Sempat Lumpuh, Jalur Perbatasan Nunukan Kembali Dibuka

Perbaikan darurat membuka kembali jalur logistik di perbatasan Nunukan setelah jalan ambles akibat curah hujan tinggi.

NUNUKAN – Akses logistik di jalur perbatasan Kalimantan Utara (Kaltara) kembali dibuka setelah Balai Pelaksanaan Jalan Nasional (BPJN) Kaltara menuntaskan penanganan darurat terhadap jalan ambles sedalam sekitar dua meter di Kecamatan Tulin Onsoi, Kabupaten Nunukan (Nunukan).

Pemulihan akses ini dilakukan untuk menjaga konektivitas vital antarwilayah, khususnya jalur penghubung dari Kabupaten Malinau (Malinau) menuju Sei Ular di Nunukan yang sempat lumpuh akibat kerusakan jalan. Kini, kendaraan roda dua maupun roda empat sudah dapat melintas secara terbatas di ruas tersebut.

Pejabat Pembuat Komitmen (PPK) 1.4 Satuan Kerja Pelaksanaan Jalan Nasional (Satker PJN) Wilayah I Kaltara, Ahmad Zais, menjelaskan terdapat dua titik kerusakan yang telah ditangani sementara di ruas Simpang 3 Apas–Simanggaris–Tugu Batas Negara (Serudong).

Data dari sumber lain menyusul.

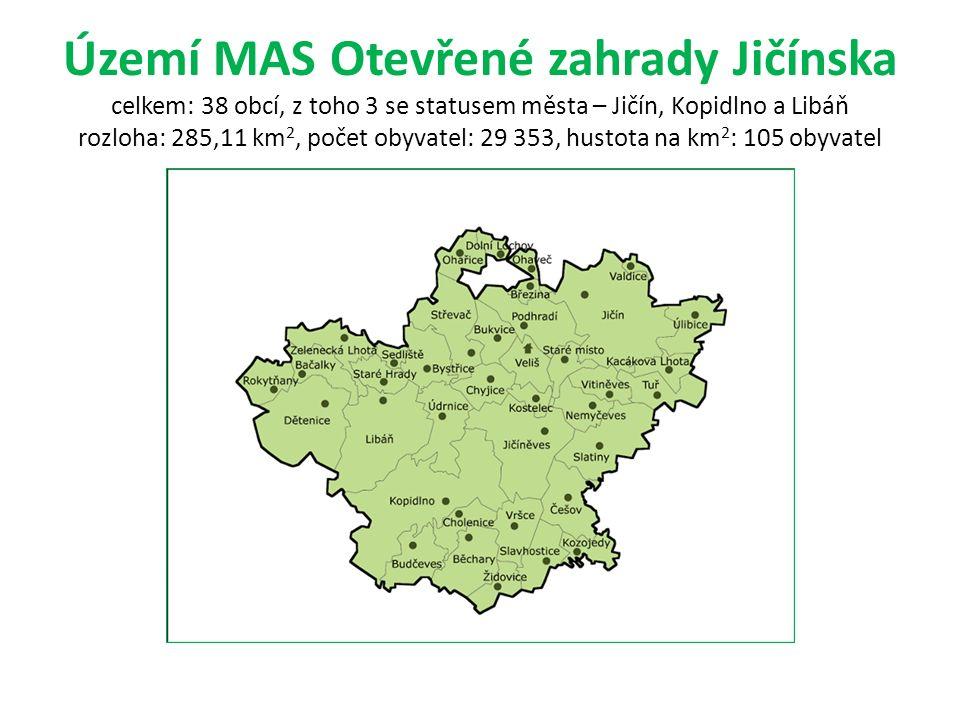 Území MAS Otevřené zahrady Jičínska celkem: 38 obcí, z toho 3 se statusem města – Jičín, Kopidlno a Libáň rozloha: 285,11 km 2, počet obyvatel: 29 353, hustota na km 2 : 105 obyvatel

“Benar ada dua titik, tepatnya di STA 60+250 dan STA 60+600. Keduanya sudah ditangani sementara, pengendara roda dua maupun roda empat sudah bisa melintas, dan saat ini kedua titik tersebut terus kami pantau,” ujar Zais, sebagaimana dilansir DetikKalimantan, Jumat, (10/04/2026).

Menurutnya, perbaikan darurat ditargetkan rampung dalam waktu 24 jam agar jalur kembali fungsional. Metode yang digunakan meliputi penggalian tanah yang rusak, pembuangan material tidak stabil, serta penimbunan ulang menggunakan Lapis Pondasi Agregat Kelas S (LPA Kelas S) dan tanah pilihan yang dipadatkan secara berlapis.

“Untuk proses perbaikan jalan yang ambles kami lakukan dengan cara menggali area yang rusak lalu membuang material tanah yang tidak stabil,” tuturnya.

Selain itu, BPJN Kaltara juga memasang rambu peringatan dan safety line untuk memastikan keselamatan pengguna jalan selama masa pemulihan berlangsung.

Kerusakan jalan tersebut dipicu oleh curah hujan tinggi yang menyebabkan tanah menjadi jenuh air dan kehilangan daya dukung. Kondisi geografis berupa lereng dan perbukitan juga memperbesar risiko terjadinya longsoran dangkal.

“Lokasinya berada di daerah lereng atau perbukitan yang rawan longsor. Ada pergerakan tanah atau longsoran dangkal sehingga terjadi penurunan dan retakan,” kata Zais.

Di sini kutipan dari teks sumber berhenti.